December 14, 2025 | 671 words | 4min read

Paper Title: Automatic Test Pattern Generation for Printed Neuromorphic Circuits

Link to Paper: https://ieeexplore.ieee.org/abstract/document/11049604

Date: 01 July 2025

Paper Type: Neuromorphics, Circuits, Fault Detection

Short Abstract: In this paper, the authors propose using surrogate modeling of analog neuromorphic circuits combined with gradient-based methods for Automatic Test Pattern Generation (ATPG) to detect manufacturing faults in circuits.

1. Introduction

For an introduction to printed electronics, see Towards Temporal Information Processing and Highly-Bespoke Robust Printed Neuromorphic Circuits.

One major problem of printable electronics is their susceptibility to manufacturing faults. Unlike digital circuits, where standardized tests exist to detect such faults, no equivalent methods are available for analog circuits, which require customized approaches.

To address this issue and ensure the reliability of these circuits in the field, Automatic Test Pattern Generation (ATPG)—widely used for digital circuits—needs to be extended to analog neuromorphic circuits.

Recent advancements in machine learning, particularly in the area of built-in self-test (BIST) for analog devices, provide motivation to use gradient-based approaches for fault detection in analog circuits. These methods rely on neural network twins that replicate the behavior of the circuits. The approach maximizes the output discrepancy between faulty and fault-free systems, making it easier to distinguish between faulty and non-faulty circuits.

2. Background

2.1 Printed Analog Neuromorphic Circuits (pNCs)

The circuit consists of multiple components:

• Resistor crossbar: This implements programmable weights similar to those in artificial neural networks. The resistor values represent the network weights, and the weighted-sum operation performed by the crossbar is analogous to an artificial neuron.
• Negative weights: These are implemented using inverter-based circuits.
• Activation function: After the crossbar, an activation function is applied. A printable activation function is used to implement the hyperbolic tangent (tanh) function.

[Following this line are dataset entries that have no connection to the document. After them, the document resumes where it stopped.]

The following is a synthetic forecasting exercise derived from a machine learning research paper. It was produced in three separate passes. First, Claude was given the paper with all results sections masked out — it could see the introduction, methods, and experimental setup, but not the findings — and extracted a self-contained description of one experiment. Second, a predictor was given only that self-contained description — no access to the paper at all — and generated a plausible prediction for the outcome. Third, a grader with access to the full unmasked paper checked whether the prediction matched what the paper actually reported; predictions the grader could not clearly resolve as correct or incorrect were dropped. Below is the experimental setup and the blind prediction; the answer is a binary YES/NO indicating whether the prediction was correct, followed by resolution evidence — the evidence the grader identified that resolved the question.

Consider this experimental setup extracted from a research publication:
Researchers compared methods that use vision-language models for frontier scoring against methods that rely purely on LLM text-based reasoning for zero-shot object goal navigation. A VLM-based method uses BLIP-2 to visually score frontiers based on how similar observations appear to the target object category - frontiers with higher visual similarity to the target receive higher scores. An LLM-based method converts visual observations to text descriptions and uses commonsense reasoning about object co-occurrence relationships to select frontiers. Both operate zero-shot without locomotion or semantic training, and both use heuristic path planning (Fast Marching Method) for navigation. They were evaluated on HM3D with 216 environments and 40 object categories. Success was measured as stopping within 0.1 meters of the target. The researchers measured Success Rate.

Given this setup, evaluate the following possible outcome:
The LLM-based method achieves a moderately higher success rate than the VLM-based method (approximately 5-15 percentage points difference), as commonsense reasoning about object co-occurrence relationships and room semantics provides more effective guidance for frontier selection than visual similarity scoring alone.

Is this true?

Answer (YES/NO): NO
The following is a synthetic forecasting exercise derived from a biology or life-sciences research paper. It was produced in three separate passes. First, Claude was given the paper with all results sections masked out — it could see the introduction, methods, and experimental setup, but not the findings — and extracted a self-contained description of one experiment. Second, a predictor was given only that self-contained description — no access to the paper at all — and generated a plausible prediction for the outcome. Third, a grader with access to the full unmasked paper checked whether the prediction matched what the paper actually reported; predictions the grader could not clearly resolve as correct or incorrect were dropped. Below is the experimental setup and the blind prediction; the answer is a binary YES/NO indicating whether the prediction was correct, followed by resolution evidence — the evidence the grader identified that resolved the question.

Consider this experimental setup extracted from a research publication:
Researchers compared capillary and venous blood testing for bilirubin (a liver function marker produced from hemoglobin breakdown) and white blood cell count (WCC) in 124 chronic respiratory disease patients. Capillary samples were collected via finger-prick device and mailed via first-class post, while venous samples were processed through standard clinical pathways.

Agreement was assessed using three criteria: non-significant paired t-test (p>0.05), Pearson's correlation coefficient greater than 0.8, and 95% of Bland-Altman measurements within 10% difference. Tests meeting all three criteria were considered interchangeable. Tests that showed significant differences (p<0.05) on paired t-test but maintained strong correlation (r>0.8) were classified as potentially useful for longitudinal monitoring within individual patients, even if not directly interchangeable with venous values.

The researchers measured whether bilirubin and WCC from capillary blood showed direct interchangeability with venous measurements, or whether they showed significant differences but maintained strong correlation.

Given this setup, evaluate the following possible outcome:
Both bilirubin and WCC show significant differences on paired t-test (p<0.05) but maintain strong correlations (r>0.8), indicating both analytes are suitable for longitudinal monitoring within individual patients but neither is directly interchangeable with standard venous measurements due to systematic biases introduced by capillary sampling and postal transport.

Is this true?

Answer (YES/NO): YES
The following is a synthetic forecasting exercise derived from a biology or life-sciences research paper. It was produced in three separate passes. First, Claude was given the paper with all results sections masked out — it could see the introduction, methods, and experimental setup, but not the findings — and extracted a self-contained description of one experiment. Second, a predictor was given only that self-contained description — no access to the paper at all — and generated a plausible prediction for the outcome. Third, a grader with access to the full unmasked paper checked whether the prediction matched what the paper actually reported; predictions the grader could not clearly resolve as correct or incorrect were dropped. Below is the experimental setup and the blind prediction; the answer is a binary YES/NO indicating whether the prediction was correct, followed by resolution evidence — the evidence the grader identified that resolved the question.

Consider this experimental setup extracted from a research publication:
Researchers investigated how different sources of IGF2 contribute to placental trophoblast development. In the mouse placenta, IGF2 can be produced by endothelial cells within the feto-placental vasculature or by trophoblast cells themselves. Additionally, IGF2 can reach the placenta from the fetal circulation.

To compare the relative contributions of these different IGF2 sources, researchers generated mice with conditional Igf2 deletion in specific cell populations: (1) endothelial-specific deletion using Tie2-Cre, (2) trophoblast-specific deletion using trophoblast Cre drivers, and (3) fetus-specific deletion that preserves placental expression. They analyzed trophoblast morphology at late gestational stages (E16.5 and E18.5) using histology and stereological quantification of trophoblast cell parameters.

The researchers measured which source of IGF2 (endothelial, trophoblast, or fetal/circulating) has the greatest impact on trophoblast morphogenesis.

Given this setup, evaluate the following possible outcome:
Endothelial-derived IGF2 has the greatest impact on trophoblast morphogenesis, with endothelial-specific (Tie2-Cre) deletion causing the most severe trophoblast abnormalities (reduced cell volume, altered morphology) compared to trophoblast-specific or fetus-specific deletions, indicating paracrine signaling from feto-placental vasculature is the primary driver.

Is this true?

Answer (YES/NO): NO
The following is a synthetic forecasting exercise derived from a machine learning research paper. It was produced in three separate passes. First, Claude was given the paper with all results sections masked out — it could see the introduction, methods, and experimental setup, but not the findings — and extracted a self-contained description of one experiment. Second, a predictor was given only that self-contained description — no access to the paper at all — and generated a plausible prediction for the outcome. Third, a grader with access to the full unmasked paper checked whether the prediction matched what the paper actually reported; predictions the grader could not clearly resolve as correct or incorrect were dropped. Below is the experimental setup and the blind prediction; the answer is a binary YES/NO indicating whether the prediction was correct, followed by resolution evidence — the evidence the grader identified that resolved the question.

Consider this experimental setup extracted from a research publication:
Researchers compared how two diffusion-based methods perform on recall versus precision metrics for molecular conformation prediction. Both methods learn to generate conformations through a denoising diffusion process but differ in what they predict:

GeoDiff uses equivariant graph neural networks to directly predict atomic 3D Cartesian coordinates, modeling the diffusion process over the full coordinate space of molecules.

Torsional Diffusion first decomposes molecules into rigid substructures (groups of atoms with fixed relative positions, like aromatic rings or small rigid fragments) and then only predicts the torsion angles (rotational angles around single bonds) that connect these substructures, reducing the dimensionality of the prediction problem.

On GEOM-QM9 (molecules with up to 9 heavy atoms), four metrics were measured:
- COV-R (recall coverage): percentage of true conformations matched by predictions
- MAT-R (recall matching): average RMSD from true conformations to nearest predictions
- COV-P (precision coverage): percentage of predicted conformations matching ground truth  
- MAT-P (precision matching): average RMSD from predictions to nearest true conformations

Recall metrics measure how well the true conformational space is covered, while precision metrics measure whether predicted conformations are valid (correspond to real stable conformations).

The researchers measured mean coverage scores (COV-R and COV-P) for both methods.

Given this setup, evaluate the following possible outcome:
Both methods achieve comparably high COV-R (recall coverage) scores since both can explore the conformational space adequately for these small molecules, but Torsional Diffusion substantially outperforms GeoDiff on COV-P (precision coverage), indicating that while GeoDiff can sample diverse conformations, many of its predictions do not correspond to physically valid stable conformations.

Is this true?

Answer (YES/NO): NO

2.2 Defects in Additive Printing

In additive printing, we differentiate between:

• Parametric variations: Circuit components do not have exact nominal values but instead exhibit variability.
• Catastrophic faults: These include stuck-open or stuck-short faults, which can be simulated using resistors with very large or very small values (e.g., 100 MΩ and 1 Ω).

3. Methodology

To develop a test pattern generation framework capable of detecting faults in analog neuromorphic circuits, a gradient-based method is used. The goal is to maximize the output discrepancy between fault-free and faulty printable neuromorphic circuits.

Overall methodology:

1. Realistic fault modeling via circuit-level simulations
2. Fault abstraction to reduce test complexity
3. Gradient-based optimization to generate test inputs

3.1 Fault Modeling

The analog printed circuit is rebuilt in the SPICE simulation tool, and artificial faults are injected. SPICE simulations are then used to model faulty circuits and generate a faulty behavior dataset.

Faults can be injected into:

• Crossbar conductances
• Activation function circuits
• Inverter circuits

Only a single fault is injected at a time, as this simplifies analysis and because the probability of multiple simultaneous faults occurring in practice is low.

The faulty circuit behaviors are then translated into algorithmic transfer functions using curve fitting.

3.2 Fault Abstraction

Since exhaustive testing is not feasible, fault abstraction is used to reduce the fault set:

1. Fault clustering: Faults with similar transfer functions are clustered together using a distance-based learning approach. Each cluster is represented by a single fault.
2. Untestable fault removal: Faults that produce identical outputs to the fault-free circuit are deemed untestable and removed.

3.3 Gradient-Based Test Pattern Generation

For each abstracted fault, test inputs are generated by optimizing input patterns to maximize the output discrepancy between faulty and fault-free circuits.

The optimization objective is the Kullback–Leibler (KL) divergence between the softmax outputs of the fault-free and faulty pNC models.

Starting from multiple random initial inputs:

• The best candidate is refined using gradient descent with the Adam optimizer.
• Inputs are clipped to the range ([0, 1]) to respect physical voltage constraints.
• A fault is considered covered if the optimized input causes different class predictions for the fault-free and faulty models.

4. Evaluation

The gradient-based algorithm achieved over 90% fault coverage across multiple datasets, significantly outperforming random pattern testing. For example, fault coverage on the BreastCancWisc dataset reached 99.2%, compared to 49.2% with random patterns, albeit with a longer runtime (139 minutes).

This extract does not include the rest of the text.